Not sure whether the Marines would own the orbital patrol/boarding craft, or if they'd be Fleet flight crews with Marine passengers.

And honestly, I see a space fleet having at least two broad classes of small craft: atmosphere-capable spacecraft and orbit patrol boats. I'd guess that the Marines (or Army) would own anything that wasn't space-capable. As to why you'd want atmosphere-only craft, well, imagine for a second you're in some Sanger skip-bomber and you catch some holes in your thermal protection system from flak. Can you say "Columbia Disaster?" Plus, CAS tends to demand relatively slow flight with lots of loiter time, which is most definitely NOT a feature of something that can reach escape velocity. Ever tried a Space Shuttle flight sim? I'd say that the Shuttle glides like a freaking rock, but quite frankly that's insulting to rocks. At ~5 minutes to landing (about the time a conventional airliner is entering the landing pattern), the Shuttle is still at 60,000ft!

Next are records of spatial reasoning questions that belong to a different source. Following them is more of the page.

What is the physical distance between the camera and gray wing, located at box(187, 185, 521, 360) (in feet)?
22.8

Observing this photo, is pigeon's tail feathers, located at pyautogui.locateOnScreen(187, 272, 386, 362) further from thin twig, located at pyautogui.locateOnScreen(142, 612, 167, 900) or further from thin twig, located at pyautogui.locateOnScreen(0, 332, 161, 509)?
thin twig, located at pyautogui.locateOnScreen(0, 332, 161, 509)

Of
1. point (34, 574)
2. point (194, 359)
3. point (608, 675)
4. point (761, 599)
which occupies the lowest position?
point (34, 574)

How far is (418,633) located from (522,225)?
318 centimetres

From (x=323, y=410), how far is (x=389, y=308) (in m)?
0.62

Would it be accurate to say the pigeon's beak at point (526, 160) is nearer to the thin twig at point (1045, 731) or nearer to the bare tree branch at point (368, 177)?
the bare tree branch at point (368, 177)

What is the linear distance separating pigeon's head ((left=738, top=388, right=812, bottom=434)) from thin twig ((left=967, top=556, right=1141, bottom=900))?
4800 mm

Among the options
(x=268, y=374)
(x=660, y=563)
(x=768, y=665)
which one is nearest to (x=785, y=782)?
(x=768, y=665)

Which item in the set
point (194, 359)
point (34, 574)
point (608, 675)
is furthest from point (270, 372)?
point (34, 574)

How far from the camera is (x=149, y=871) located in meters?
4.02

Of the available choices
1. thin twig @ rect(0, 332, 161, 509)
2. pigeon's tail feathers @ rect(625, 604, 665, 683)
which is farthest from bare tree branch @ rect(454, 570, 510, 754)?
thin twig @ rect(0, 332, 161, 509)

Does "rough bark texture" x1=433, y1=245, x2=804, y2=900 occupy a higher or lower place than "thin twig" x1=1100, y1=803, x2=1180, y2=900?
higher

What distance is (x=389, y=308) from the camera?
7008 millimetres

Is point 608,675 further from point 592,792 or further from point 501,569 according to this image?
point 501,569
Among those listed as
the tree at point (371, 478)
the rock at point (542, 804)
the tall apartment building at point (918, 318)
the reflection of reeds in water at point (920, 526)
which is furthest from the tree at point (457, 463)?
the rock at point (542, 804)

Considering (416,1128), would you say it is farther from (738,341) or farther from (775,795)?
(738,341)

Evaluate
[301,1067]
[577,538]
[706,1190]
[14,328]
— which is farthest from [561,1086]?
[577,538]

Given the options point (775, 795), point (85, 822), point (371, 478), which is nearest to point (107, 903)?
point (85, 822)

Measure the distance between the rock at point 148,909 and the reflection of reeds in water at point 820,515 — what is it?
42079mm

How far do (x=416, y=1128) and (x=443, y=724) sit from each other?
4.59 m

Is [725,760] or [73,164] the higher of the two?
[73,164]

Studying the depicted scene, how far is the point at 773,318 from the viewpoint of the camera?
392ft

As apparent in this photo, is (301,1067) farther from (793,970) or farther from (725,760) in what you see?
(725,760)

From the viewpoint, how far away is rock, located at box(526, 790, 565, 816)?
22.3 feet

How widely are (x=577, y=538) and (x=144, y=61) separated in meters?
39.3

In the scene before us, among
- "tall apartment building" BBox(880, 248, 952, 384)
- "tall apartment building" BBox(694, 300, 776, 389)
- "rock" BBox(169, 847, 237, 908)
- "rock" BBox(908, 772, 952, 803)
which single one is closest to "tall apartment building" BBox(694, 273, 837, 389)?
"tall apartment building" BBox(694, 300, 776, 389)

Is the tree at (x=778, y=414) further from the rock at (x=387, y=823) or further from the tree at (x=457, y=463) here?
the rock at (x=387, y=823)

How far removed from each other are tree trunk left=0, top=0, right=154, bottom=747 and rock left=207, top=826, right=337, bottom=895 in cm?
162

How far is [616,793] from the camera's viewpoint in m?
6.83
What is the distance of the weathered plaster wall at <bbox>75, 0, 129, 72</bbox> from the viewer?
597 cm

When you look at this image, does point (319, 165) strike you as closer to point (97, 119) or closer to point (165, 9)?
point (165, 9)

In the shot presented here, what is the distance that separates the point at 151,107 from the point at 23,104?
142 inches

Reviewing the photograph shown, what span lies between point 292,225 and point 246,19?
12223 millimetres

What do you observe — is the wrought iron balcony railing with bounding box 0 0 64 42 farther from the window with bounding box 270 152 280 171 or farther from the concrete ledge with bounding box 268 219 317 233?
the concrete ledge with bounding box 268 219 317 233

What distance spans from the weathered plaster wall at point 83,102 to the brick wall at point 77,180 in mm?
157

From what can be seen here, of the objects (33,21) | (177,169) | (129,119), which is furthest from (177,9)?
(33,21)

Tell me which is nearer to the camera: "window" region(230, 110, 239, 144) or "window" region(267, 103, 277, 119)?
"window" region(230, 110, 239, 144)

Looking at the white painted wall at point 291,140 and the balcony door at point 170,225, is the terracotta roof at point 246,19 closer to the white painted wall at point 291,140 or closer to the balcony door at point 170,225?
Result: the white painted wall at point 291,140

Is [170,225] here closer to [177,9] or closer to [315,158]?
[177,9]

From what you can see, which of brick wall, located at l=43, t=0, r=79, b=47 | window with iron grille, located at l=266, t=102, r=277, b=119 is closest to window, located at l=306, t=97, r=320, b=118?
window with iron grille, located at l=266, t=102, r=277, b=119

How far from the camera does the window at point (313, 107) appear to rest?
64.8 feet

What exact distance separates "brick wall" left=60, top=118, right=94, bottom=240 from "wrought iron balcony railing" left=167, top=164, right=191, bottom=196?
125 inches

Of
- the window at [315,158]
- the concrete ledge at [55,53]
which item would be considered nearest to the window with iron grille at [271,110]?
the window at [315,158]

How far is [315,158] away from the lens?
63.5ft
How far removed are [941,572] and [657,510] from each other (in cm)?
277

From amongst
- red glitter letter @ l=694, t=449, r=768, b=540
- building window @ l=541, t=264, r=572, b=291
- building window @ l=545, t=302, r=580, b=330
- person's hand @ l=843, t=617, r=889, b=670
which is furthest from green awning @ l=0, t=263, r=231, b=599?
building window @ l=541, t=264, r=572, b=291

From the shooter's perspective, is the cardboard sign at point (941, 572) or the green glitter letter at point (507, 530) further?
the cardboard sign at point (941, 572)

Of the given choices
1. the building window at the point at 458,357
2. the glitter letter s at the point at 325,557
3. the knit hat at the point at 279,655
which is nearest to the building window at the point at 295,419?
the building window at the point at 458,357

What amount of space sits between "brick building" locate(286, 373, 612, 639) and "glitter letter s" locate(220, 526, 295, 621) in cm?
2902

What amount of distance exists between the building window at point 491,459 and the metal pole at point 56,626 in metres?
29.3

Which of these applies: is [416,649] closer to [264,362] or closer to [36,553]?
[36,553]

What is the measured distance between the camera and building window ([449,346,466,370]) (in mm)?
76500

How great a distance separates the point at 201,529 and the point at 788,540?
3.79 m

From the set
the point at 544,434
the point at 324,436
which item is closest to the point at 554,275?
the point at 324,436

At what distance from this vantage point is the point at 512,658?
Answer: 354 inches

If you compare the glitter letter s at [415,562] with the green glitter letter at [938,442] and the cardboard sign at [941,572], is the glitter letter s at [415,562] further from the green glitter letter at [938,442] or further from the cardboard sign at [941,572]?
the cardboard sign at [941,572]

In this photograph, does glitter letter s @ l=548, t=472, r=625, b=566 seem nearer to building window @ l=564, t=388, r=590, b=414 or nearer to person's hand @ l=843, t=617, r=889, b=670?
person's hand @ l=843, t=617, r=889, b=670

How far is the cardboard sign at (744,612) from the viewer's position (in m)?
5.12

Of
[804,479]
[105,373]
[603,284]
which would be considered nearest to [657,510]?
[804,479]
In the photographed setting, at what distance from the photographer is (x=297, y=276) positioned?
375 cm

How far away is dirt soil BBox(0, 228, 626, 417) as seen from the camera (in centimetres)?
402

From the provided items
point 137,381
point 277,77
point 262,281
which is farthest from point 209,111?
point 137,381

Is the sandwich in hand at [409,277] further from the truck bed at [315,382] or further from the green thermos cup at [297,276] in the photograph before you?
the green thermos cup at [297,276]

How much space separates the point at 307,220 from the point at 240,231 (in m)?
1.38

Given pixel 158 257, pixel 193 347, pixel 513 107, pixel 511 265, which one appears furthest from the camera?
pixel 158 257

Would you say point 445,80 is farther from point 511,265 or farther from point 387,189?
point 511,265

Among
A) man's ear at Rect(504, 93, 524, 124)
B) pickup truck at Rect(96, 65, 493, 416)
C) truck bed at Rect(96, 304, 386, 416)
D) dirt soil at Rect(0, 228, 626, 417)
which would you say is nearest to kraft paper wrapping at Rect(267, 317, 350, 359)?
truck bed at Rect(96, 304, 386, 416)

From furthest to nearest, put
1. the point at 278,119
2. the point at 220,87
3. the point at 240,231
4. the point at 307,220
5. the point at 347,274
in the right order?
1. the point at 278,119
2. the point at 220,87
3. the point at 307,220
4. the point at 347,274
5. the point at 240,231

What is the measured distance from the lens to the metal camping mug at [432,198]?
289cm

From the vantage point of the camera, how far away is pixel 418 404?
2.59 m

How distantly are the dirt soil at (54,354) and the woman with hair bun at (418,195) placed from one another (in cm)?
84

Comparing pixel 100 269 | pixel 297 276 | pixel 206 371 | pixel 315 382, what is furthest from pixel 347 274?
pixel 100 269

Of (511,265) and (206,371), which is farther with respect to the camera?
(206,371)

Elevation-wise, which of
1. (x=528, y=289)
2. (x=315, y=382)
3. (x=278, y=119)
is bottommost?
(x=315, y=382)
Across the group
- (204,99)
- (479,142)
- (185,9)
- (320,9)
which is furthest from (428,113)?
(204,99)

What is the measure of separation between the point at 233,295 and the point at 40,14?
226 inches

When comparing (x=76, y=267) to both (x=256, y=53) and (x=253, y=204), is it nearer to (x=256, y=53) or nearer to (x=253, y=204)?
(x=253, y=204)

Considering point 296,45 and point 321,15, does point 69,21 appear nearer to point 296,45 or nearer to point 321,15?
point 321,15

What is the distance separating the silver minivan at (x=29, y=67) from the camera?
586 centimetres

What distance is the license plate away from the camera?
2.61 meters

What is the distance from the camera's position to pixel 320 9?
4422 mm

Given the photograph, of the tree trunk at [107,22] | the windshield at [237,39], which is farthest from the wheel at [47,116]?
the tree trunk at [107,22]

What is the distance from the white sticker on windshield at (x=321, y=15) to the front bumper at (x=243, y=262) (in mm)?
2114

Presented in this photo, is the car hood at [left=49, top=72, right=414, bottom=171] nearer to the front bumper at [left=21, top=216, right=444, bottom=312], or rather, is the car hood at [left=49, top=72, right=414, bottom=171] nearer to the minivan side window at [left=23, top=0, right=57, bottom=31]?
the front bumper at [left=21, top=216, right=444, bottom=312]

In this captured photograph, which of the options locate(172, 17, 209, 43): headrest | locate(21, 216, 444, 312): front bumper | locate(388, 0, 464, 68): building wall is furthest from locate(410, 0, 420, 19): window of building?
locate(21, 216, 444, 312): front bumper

So a spacefaring military probably has some really big dropships that carry atmosphere-only craft down, and the big dropship kicks them all out well clear of any defensive fire that might threaten the dropship's ability to climb back out.

Legion 417 Jan 2018 2:22 p.m. PST

I would think just like the USMC, a Space based force would have a number of landing and assault landing vehicles, etc., in both their Marine and Navy inventories. E.g. Dropships, Drop Pods, Space to Ground Landers/Landing Craft, etc. Instead of ship-to-shore … it's Space-to-Ground. Only the "medium" would change.